Quello che ci ritroviamo di fronte, infatti, è una sequela di pezzi l’uno più insulso dell’altro, per cui perdonatemi se evito descrizioni accurate di “cose” quali l’improbabile Post-Rock di “Animal Bar” o la riproposizione con altro titolo [“Storm in a Teacup”] ma in versione peggiorata, della titletrack del cd precedente, “By The Way”. Sola eccezione, guarda caso, è l’unica song in cui Flea si carica tutti quanti sulle spalle con un’interpretazione indiavolata (perlomeno durante le strofe, il bridge è meno intrigante), “So Much I”, con un altro refrain di quelli facili facili ma che inevitabilmente finiscono per catturarti.
Voto: 44
Stadium Arcadium è un disco che consiglio solo a chi è già un fan irriducibile della band (chi non li conosce [?] parta dai loro vecchi capolavori), magari facendoselo prestare da un amico per una sessione di ‘ascolto preventivo’ prima di spenderci i (non pochi) soldi richiesti dal negoziante.

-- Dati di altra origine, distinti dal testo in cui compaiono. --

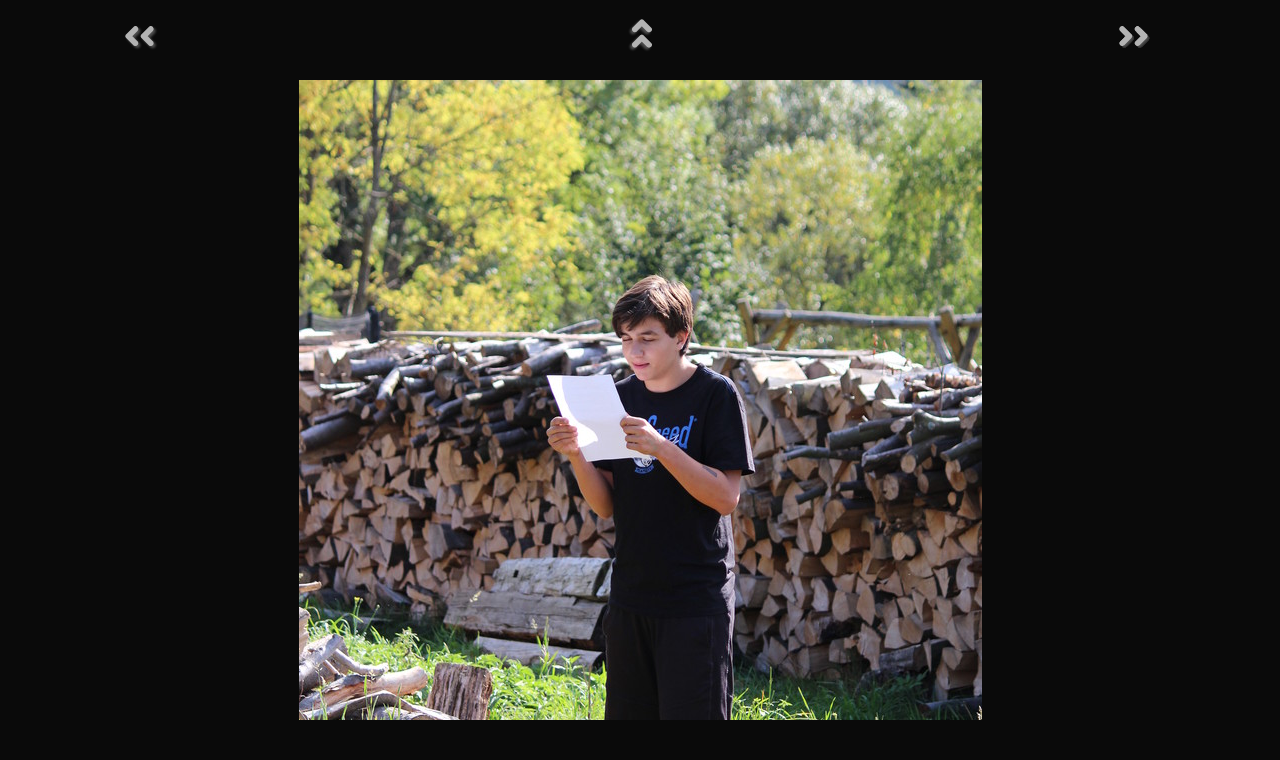

--- FILE ---
content_type: text/html; charset=utf-8
request_url: https://ksp.mff.cuni.cz/akce/sous/2018-podzimni/fotky/2-nedele/1-trezor_hra/?i=9
body_size: 994
content:
<!DOCTYPE html>
<html lang='cs'>
	<head>
		<meta charset='utf-8'>
		<meta content='width=device-width, initial-scale=1.0' name='viewport'>
		<title>Lístečková trezorovka</title>
		<link href='/css/@eefa63a2c2f0f0fa/ksp.css' media='all' rel='stylesheet' title='Default' type='text/css'>
		<link href='/css/@b0c8712f00e4bbfb/sksp.css' media='all' rel='stylesheet' title='Default' type='text/css'>
		<link href='/css/@7f31f9e56b4a20f1/print.css' media='print' rel='stylesheet' title='Default' type='text/css'>
		<link rel="stylesheet" type="text/css" href="/gal/highslide/custom.css">
	</head>
	<body>
		<main class='nosidebar' id='nonepage'>
			<div id='content'>
<p class=parent><a href='?i=8'><img class='back prev' src='/gal/highslide/nav/prev.png' alt='←'></a><a href='?i=10'><img class=fwd src='/gal/highslide/nav/next.png' alt='→'></a><a href='.'><img class=up src='/gal/highslide/nav/back.png' alt='↑'></a><p class=large><img src='photo/445a7296b8f818b2.jpg' width=683 height=1024 alt=''>
			</div>
			<div class='cleaner'>
			</div>
		</main>
		<footer>
			<div class='wrapper'>
				<div class='footer-line'>
					<div>
						<h3><a href='/kontakty/'>Kontakty</a></h3>
						<ul>
							<li>Email: <a href='mailto:ksp@mff.cuni.cz'>ksp@mff.cuni.cz</a></li>
							<li>Facebook: <a href='https://facebook.com/ksp.mff'>ksp.mff</a></li>
							<li>Instagram: <a href='https://instagram.com/ksp_mff/'>ksp_mff</a></li>
							<li>Discord: <a href='https://discord.gg/AvXdx2X'>AvXdx2X</a></li>
						</ul>
					</div>
					<div>
						<h3>Kalendář s termíny</h3>
						<ul>
							<li><a href='/ksp.ics'>iCalendar (ics)</a></li>
							<li><a href='https://calendar.google.com/calendar/embed?src=t8i3jrljfngaksdod0hj30et9i0o0024%40import.calendar.google.com'>Google kalendář</a></li>
						</ul>
					</div>
					<div class='logo'>
						<span>
							Pořádá:
						</span>
						<a href='https://www.mff.cuni.cz/'><img alt='Matematicko-fyzikální fakulta Univerzity Karlovy' src='/img/matfyzw_mini.png' title='Matematicko-fyzikální fakulta Univerzity Karlovy'></a>
					</div>
					<div class='logo'>
						<span>
							Podporuje:
						</span>
						<a href='https://www.msmt.cz/'><img alt='Ministerstvo školství, mládeže a tělovýchovy' src='/img/msmt_w_mini.png' title='Ministerstvo školství, mládeže a tělovýchovy'></a>
					</div>
				</div>
				<p>Realizace projektu byla podpořena Ministerstvem školství, mládeže a tělovýchovy.</p>
				<p>Obsah stránek je k dispozici pod licencí Creative Commons <a href='https://creativecommons.org/licenses/by-nc-sa/3.0/cz/'>CC-BY-NC-SA 3.0</a></p>
			</div>
		</footer>
	</body>
</html>


--- FILE ---
content_type: text/css
request_url: https://ksp.mff.cuni.cz/css/@b0c8712f00e4bbfb/sksp.css
body_size: 176
content:
a, div.auth input, .postlink,
h1, h2, h3, h4,
#page #sidebar-wrapper  #sidebar .active > a {
	color: #E69D2E;
}

.login {
	border-color: #E69D2E;
}

#header {
	background-image: url("/img/slide/soustredeni1.jpg");
}

#header #menu {
	background-color: #E69D2E;
}
#header #menu a:hover, #header #menu .active a {
	background-color: #E69D2E;
}
#header #menu a {
	border-left: 1px solid #B36B00;
}

.sponzor p {
	margin-bottom: 0;
	text-align: center;
}

.sponzor table {
	margin-left: auto;
	margin-right: auto;
}

.sponzor img {
	max-height: 15rem;
	max-width: 15rem;
}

Nel 2006, i quattro losangelini non sono più gli stessi ‘freaks’ di vent’anni fa, e non sono più in grado di tracciare una parte fondamentale di quella “linea del Rock” di cui sono stati artisti e maestri indiscussi in passato – sono una band che definirei “esperta”, che gioca con sapienza le proprie carte, dando sempre un’occhiata alle charts ma senza badarci più di tanto: che a portare avanti il Rock siano le nuove leve, Anthony e Flea si divertono così, a disegnare sulla wet sand della loro amata California, anche nel 21st century, i loro sogni personali: e se “we believe”, ci dicono… beh, in loro ci crediamo anche noi.
I Peppers sono ancora qui, e tutti coloro i quali con la loro musica ci sono cresciuti non possono trattenere un sorriso nostalgico: per loro i cari, vecchi Red Hot rimangono insostituibili, che suonino Funk, Hardcore, Pop, Rap, Metal o che mescolino tutto assieme come da loro trademark – di questi ’freaks’ ne sentiremmo certamente la mancanza, teniamoceli stretti.